A good example of this manner of trouble is seen in John 5, with the healing of a man who had been lame for 38 years.  The "crowd" are so perplexed by their pedantic fixation on what was lawful, that they entirely loose sight of Jesus, and end up not knowing who had actually performed the healing. As with the guards of the city in the song, they have absolutely no conception of what is actually taking place around them, or its profound significance, so they behave purely from their own, entirely incorrect instincts.

The writer of the song was very wise. In his book on the subject (proverbs), he speaks of the 'first tier' of such understanding being evidenced when we live our lives with genuine virtue. The 'second tier' is when we learn to accomodate suffering, respond well to injustice, and work through numerous times of hardship and perplexity.
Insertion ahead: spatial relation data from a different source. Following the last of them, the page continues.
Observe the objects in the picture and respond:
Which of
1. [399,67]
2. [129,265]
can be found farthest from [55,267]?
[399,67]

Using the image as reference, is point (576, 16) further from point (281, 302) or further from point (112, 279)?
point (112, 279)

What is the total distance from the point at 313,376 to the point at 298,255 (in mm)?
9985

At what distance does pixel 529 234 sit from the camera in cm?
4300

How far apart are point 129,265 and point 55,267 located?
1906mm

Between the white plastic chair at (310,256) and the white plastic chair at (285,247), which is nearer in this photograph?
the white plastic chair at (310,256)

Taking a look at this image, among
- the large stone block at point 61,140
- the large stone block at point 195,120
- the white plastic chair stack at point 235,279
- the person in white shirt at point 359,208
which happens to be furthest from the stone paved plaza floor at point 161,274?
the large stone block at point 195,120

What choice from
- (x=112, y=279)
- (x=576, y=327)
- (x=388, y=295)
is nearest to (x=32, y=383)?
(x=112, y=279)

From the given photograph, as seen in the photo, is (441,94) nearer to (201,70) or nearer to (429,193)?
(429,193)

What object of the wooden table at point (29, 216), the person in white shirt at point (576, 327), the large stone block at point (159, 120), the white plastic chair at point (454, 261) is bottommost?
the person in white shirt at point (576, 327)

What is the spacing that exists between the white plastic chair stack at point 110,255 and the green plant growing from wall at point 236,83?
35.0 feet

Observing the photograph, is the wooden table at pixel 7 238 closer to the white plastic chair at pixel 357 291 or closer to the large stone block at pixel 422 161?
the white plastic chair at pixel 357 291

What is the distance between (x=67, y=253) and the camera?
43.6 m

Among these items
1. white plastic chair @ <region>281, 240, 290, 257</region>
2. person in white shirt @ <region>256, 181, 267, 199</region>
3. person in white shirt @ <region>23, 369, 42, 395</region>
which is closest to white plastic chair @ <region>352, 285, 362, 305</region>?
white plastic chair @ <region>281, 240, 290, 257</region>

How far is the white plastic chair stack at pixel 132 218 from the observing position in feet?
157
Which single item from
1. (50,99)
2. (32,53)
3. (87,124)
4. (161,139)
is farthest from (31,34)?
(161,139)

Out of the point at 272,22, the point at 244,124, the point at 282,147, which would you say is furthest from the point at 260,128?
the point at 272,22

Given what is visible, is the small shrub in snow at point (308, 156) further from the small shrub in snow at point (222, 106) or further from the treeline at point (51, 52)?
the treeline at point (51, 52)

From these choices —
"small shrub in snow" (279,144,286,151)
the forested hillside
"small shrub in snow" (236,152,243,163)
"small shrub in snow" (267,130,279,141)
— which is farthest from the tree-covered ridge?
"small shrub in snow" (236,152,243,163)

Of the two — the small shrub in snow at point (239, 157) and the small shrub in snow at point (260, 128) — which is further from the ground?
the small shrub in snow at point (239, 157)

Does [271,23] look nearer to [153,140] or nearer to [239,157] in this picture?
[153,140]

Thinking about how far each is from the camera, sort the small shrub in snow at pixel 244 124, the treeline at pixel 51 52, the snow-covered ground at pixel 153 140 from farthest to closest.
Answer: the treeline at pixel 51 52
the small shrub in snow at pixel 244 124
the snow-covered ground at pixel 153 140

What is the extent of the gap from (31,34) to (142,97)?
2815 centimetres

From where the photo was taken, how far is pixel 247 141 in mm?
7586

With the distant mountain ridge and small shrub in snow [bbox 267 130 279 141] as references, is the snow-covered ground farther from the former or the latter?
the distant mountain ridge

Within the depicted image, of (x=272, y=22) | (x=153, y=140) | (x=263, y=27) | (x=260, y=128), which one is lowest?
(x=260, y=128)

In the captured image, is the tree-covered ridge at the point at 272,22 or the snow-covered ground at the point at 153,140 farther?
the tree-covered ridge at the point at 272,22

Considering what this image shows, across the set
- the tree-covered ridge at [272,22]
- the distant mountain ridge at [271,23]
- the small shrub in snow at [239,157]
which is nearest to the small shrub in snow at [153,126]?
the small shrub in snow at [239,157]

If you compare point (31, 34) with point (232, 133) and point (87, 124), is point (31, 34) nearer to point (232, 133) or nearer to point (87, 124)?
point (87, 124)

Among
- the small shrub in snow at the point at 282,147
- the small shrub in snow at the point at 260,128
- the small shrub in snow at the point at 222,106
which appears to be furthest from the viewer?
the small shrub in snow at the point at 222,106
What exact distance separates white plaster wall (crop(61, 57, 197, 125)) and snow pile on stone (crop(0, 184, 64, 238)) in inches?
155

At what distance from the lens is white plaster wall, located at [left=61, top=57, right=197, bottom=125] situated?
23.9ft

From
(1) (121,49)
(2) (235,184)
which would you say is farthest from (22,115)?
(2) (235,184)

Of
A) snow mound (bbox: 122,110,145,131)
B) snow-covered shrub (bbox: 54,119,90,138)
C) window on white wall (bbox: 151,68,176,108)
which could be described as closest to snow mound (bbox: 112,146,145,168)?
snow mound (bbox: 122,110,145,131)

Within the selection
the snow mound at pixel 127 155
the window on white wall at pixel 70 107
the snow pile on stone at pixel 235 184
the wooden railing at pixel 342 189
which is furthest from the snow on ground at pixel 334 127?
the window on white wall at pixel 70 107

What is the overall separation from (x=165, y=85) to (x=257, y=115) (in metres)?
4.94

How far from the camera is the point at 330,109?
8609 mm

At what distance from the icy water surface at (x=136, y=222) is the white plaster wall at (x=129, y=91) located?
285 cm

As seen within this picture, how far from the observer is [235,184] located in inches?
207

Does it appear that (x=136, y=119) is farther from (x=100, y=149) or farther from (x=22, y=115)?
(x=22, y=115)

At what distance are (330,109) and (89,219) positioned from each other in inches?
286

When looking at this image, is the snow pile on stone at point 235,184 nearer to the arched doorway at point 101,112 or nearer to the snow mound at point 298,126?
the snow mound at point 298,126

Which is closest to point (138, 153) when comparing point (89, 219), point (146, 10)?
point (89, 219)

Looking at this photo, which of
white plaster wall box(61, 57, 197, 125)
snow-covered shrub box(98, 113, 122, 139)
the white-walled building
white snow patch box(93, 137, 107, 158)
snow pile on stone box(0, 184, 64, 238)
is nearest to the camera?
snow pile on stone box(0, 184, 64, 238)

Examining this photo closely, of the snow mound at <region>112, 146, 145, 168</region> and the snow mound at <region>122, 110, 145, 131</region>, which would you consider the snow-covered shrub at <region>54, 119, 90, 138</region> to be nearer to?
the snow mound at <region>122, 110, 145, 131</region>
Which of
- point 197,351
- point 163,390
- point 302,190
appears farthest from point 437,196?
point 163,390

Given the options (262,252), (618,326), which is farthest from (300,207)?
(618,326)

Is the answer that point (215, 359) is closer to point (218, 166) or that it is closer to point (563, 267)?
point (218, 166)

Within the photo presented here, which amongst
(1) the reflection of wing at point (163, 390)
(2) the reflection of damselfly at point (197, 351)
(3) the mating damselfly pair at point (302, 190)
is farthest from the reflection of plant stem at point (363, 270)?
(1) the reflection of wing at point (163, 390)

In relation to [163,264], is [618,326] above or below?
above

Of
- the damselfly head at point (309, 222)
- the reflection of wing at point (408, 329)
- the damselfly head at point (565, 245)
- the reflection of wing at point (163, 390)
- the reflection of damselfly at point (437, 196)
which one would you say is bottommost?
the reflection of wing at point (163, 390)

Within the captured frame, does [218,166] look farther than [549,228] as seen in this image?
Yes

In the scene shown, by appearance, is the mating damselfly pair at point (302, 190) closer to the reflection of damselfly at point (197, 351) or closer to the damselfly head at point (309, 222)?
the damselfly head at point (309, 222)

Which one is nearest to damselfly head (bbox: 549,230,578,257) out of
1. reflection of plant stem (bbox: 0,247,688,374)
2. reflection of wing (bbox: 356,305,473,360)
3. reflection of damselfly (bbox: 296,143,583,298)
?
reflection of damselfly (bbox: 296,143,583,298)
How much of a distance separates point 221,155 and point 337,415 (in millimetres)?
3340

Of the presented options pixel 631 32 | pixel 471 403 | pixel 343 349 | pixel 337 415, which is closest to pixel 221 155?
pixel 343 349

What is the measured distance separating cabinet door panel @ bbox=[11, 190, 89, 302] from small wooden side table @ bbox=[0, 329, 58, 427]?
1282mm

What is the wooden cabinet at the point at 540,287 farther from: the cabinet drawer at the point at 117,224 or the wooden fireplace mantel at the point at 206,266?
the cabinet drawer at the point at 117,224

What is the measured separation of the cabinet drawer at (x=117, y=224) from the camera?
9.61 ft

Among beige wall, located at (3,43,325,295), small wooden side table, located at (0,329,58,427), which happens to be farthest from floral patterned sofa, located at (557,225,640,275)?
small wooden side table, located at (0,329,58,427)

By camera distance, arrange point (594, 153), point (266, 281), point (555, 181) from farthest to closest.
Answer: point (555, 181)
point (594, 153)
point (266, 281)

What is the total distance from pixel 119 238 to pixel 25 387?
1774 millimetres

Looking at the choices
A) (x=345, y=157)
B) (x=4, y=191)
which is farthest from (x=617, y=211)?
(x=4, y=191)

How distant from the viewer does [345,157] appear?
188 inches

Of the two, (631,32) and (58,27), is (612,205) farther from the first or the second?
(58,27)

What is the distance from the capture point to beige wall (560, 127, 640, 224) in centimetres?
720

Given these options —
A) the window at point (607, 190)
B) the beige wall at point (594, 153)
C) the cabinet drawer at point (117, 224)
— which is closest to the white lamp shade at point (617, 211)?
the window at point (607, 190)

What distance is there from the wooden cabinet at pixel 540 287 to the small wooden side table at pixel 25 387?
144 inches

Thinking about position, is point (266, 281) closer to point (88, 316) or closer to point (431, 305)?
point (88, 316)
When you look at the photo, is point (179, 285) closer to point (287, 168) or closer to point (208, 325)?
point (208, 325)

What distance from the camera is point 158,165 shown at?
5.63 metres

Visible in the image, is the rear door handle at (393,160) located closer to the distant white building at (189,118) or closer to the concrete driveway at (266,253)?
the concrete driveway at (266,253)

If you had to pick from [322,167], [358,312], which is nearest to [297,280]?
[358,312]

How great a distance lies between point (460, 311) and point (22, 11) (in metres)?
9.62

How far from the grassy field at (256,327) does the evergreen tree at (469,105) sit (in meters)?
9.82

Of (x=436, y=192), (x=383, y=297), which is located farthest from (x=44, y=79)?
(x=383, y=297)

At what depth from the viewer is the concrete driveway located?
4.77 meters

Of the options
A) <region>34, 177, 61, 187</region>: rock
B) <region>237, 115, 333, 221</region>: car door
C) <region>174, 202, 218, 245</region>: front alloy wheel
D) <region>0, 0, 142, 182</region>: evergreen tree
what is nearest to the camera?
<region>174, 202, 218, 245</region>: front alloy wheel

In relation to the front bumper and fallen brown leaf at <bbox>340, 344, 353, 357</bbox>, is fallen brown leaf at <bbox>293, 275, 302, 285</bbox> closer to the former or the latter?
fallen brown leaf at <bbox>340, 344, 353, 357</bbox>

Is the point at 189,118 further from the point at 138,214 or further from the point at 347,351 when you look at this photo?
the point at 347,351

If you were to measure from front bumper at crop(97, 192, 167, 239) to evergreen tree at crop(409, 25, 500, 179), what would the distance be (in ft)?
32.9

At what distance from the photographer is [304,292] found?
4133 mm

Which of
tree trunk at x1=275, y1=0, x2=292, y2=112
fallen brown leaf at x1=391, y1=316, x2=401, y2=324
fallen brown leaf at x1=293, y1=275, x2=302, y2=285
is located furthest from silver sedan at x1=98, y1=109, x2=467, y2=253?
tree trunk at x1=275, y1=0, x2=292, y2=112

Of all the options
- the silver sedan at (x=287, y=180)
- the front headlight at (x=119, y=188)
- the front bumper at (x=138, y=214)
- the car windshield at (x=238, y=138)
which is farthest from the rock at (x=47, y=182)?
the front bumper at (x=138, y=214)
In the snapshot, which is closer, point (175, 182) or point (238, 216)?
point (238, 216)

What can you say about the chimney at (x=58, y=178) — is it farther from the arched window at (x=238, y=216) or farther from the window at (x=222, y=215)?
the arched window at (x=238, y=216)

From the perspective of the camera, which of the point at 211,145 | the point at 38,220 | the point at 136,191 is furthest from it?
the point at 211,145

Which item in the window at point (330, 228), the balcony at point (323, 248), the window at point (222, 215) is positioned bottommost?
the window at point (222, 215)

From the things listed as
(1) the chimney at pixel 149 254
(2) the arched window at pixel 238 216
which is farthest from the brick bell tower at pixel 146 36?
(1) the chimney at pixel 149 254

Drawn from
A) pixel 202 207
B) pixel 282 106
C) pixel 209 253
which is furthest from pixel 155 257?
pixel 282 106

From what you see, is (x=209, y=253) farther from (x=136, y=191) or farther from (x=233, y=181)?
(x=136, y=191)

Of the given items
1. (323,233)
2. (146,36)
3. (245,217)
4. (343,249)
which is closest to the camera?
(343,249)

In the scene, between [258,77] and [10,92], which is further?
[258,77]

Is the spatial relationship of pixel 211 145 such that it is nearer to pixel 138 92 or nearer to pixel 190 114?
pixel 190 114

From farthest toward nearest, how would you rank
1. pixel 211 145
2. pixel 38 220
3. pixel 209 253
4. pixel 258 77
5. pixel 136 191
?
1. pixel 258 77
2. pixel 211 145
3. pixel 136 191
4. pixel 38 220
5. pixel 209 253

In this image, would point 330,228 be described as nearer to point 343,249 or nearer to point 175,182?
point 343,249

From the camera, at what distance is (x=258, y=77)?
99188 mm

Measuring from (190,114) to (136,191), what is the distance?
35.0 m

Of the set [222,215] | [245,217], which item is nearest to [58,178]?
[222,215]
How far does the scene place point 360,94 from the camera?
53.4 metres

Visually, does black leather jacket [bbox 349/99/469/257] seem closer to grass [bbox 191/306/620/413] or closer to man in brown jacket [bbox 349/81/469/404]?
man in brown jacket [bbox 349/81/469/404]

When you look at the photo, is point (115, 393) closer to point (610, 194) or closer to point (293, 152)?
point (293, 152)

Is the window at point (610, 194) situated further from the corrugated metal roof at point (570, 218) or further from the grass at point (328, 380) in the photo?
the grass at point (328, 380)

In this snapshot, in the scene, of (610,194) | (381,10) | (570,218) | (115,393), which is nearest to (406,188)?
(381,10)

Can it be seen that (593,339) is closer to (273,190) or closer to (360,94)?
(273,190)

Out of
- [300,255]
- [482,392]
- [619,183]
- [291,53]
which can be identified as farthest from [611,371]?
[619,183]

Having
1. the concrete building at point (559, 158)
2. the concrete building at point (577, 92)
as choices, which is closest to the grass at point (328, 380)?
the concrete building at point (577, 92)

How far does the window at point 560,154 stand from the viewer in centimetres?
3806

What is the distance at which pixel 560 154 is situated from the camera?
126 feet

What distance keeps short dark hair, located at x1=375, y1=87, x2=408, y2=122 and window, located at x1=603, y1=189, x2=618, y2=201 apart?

Jesus teaches us that there is a vital third tier - the 'dying' to live, the loosing to gain - the 'wild' drive of the lover in the poem, in other words, which compels us like her to pour out our lives in what is so risky, or viewed as wasteful, or foolish... pouring it all out as if there was an infinite capacity to expend what you are and what you have.

The 'guardians', no doubt, believed their role was to maintain some semblance of 'first tier' order, but the truth, of course, is their behaviour was well below even the most rudimentary requirements of such virtue (hence, their violence and malice in their behaviour). In contrast, the woman is acting at the highest level of what counts, because she faces her anguish and such aggression against her due to her total commitment to what mattered - re-uniting with the one she lived for.

Most of us, no doubt, vacilate on this scale. We can easily be as brutish as the sentinels in both our behaviour and our reductionism of what counts to a 'legal' rendering which leaves us way outside the actual bounds of what is desired to convey what is good, but hopefully, we will know the overwhelming beauty of the passion of the beloved - that all of life is worthwhile, even the painful aspects, because we are so totally and entirely loved by the one who has captured us.

It is when such virtue is in full flow that life reaches its true realm of joy bestowed through trial, because the love that surrounds us in such splendour cannot be quashed or denied, can never be suppressed, even by death.

May you and I be 'set as a seal' of such beauty upon the heart of the lover of us all!